Byron York makes the following prediction for the Washington Examiner: The president will start playing the blame game:

Will Barack Obama interpret the vote as a repudiation of much of his agenda, or will he conclude that he made a few tactical errors but was still right on the big issues?

Bet on the latter. All indications coming out of the White House suggest that if Democrats suffer major losses, the president and his top aides will resolutely refuse to reconsider the policies — national health care, stimulus, runaway spending — that led to their defeat. Instead, they will point fingers in virtually every direction other than their own.

1. Obama will blame voters, not himself. At a small fundraiser in Massachusetts Saturday, Obama suggested Democrats are in trouble because recession-weary Americans simply aren’t thinking clearly. “Part of the reason that our politics seems so tough right now, and facts and science and argument do not seem to be winning the day all the time, is because we’re hard-wired not to always think clearly when we’re scared,” Obama said. “And the country is scared.” If Democrats lose, Obama is likely to fault voters’ irrationality, and not anything he has done.

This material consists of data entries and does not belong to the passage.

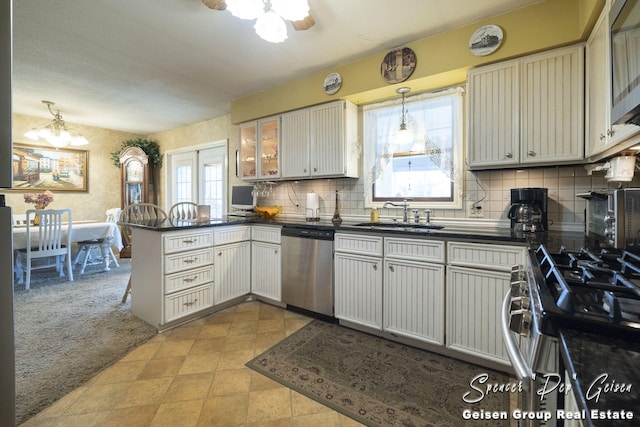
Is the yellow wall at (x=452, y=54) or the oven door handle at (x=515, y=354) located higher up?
the yellow wall at (x=452, y=54)

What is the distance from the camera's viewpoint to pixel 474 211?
2439 mm

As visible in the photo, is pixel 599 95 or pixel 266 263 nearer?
pixel 599 95

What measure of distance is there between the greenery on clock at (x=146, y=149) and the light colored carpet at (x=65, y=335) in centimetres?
260

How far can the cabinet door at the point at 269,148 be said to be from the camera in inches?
132

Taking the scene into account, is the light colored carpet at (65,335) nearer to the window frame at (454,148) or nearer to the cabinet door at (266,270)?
the cabinet door at (266,270)

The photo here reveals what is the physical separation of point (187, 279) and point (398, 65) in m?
2.66

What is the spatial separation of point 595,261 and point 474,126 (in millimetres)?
1381

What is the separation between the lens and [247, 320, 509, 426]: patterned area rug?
1.52 meters

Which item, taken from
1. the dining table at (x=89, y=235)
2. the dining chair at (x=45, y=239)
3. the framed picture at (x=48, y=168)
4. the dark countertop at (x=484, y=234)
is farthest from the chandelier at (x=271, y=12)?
the framed picture at (x=48, y=168)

2. Obama will spin the outcome as an illegitimate GOP victory. In recent weeks, the president and top administration officials have accused the Chamber of Commerce of illegally using foreign contributions to fund ads critical of Democrats. There’s no evidence to support the charge, but Obama has laid the foundation for a simple explanation of Democratic defeat: Republicans cheated.

3. Obama will blame a broken process. In a recent New York Times article, reporter Peter Baker asked a number of White House aides about mistakes Obama has made in office. “The biggest miscalculation in the minds of most Obama advisers,” Baker writes, “was the assumption that he could bridge a polarized capital and forge genuinely bipartisan coalitions.”